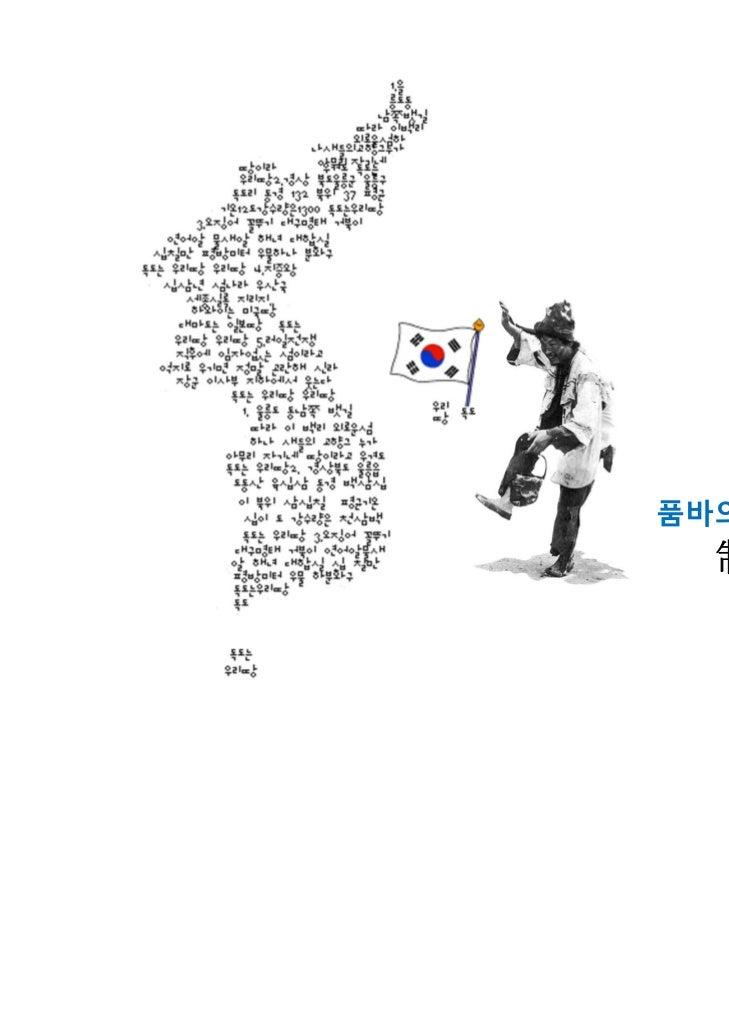극단홍사  企劃創作劇품바의 연인 독도  制作提案書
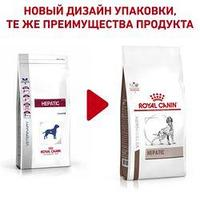 Royal Canin Hepatic (1.5 кг) Роял Канин сухой корм для собак при заболеваниях печени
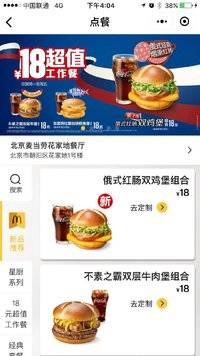 餐饮美食麦当劳点餐小程序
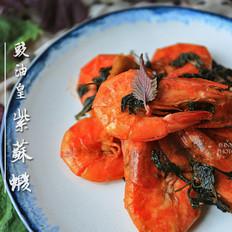 豉油皇紫苏虾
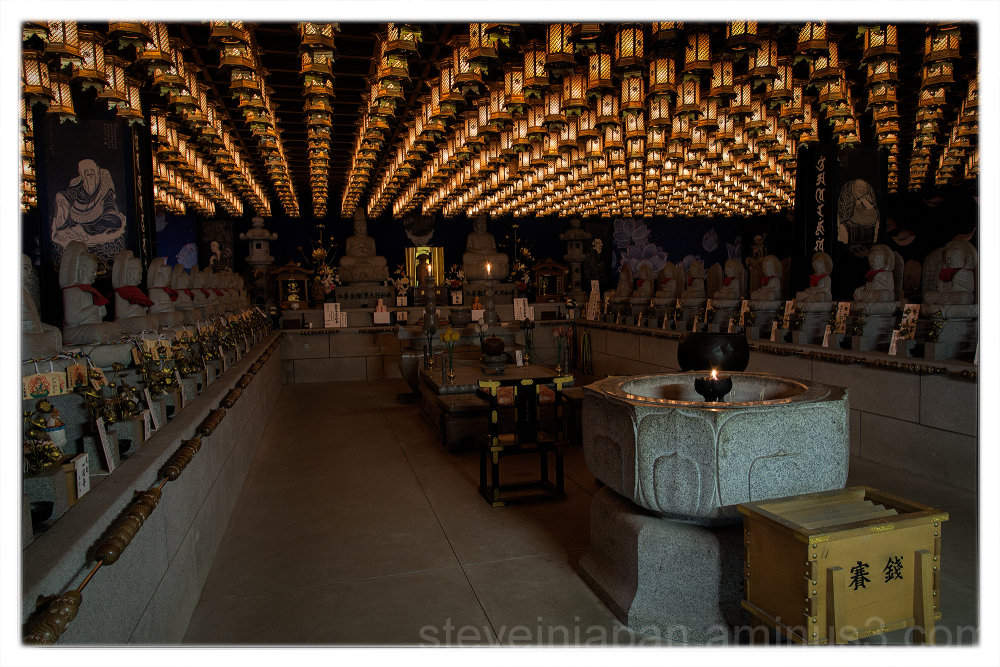 A lantern lit mystery room at Daishoin.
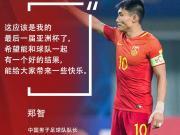 且看且珍惜!中国队长郑智在采访中表示#亚洲杯20...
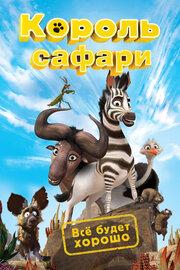 Смотреть Кумба (2013) в HD качестве 720p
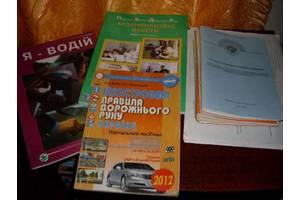 б/в Книги по сільському господарству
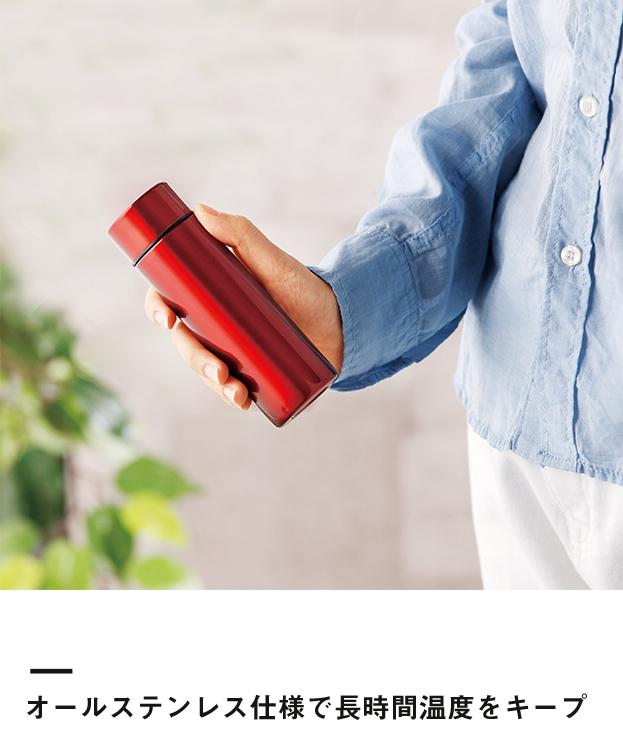 セルトナ・ポケットサイズ真空ステンレスボトル(203331-6)オールステンレス仕様で長時間温度をキープ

- Task item: Copy all the material above exactly, but skip each image.

- Result for this task:
극단홍사  企劃創作劇품바의 연인 독도  制作提案書
 Royal Canin Hepatic (1.5 кг) Роял Канин сухой корм для собак при заболеваниях печени
 餐饮美食麦当劳点餐小程序
 豉油皇紫苏虾
 A lantern lit mystery room at Daishoin.
 且看且珍惜!中国队长郑智在采访中表示#亚洲杯20...
 Смотреть Кумба (2013) в HD качестве 720p
 б/в Книги по сільському господарству
 セルトナ・ポケットサイズ真空ステンレスボトル(203331-6)オールステンレス仕様で長時間温度をキープ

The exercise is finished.